Until 15 years ago, species differentiation of mycobacteria was difficult especially for M. bovis. Identification of mycobacteria with the conventional phenotypic tools is time consuming and identification of closely related taxa is not always reproducible in contrast to molecular techniques (Roth et al., 2000). Nevertheless, conventional methods still have value in developing countries where modern laboratory tools are not available. PCR is a sensitive and specific tool in diagnosis of such fastidious organisms and reduces time for identification and perhaps the cost.

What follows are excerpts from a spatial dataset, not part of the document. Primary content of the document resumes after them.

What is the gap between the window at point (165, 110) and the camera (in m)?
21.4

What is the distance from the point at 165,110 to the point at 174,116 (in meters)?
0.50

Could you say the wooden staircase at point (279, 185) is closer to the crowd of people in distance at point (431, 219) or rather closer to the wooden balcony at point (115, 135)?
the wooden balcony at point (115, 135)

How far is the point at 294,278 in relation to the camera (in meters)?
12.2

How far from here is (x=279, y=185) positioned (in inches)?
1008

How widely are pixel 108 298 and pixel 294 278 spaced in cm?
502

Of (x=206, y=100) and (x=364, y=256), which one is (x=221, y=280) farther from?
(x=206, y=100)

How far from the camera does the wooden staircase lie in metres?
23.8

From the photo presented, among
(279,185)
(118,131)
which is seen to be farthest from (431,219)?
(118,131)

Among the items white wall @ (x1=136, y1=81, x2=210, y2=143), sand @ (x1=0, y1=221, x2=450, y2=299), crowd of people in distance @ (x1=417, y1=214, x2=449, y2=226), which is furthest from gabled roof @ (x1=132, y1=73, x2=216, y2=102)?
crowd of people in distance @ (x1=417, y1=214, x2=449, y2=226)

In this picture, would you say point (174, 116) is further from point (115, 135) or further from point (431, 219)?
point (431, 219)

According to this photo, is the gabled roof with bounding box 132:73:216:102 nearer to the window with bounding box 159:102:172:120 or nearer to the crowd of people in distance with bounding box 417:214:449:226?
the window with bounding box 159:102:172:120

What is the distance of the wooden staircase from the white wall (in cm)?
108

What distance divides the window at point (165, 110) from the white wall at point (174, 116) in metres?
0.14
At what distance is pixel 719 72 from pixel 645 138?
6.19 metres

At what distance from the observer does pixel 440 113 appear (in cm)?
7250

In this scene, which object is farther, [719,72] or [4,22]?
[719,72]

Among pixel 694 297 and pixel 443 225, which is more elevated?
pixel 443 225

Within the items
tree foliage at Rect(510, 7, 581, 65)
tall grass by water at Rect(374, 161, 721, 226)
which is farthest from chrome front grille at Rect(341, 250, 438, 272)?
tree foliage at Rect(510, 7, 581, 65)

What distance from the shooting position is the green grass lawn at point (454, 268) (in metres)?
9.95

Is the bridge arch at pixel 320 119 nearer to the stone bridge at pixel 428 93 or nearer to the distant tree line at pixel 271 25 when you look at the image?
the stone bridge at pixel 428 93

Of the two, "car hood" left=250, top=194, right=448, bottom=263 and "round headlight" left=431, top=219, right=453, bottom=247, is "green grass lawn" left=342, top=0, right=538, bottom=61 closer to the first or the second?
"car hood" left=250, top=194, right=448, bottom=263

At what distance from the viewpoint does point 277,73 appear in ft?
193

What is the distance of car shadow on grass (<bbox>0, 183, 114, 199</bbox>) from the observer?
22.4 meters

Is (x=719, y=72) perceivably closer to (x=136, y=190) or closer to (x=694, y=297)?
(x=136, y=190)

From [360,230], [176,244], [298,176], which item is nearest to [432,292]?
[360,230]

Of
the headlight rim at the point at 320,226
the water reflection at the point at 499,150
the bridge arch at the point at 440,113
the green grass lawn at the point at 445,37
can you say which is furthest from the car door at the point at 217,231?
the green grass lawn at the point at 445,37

In this study, amplification of a genus specific gene; 16S-23S rDNA ITS produced 500-600 bp. bands from 48 field isolates, M. farcinogenes (M39) and M. bovis (M116).

However, in previous study the same gene amplified about 480bp. from rapid grower Mycobacterium other than farcy agents as reported by Roth et al. (1998). Strains (MF: 2, 13, 14, 36, 37, 38, 39, 43, 75, 136, 140, 162, 202, 204, 208, 216, 217, 219, 225, 244, 245, 246, 260, 264, 265, 266, 267, 270, 271, 274, 277 and 287) produced 500 bp. while, strains (MF:1, 4, 9, 17, 18, 252, 288, 304,305,310,314, 319, 320 and 323) produced about 600 bp. and strains (MF: 34 and 35) revealed 550 bp.

Some strains amplicons showed double band of 500/200 (MF246), 600/200 (MF: 9, 17) and 600/350 bp (MF319) length in contrast to Roth et al. (1998). The variation in product length was not considerable between the different species of slow growers, but a smaller product of approximately 430 bp was noted for M. xenopi as reported by Roth et al. (1998).

16S-23S rDNA PCR analysis produced several different sized amplicons; 500-600 bp. NTM and 600bp. of M. bovis strain. Sequencing of PCR products of NTM is needed to clarify the different lengths of NTM obtained in this study with other possible phylogenetic analysis methods.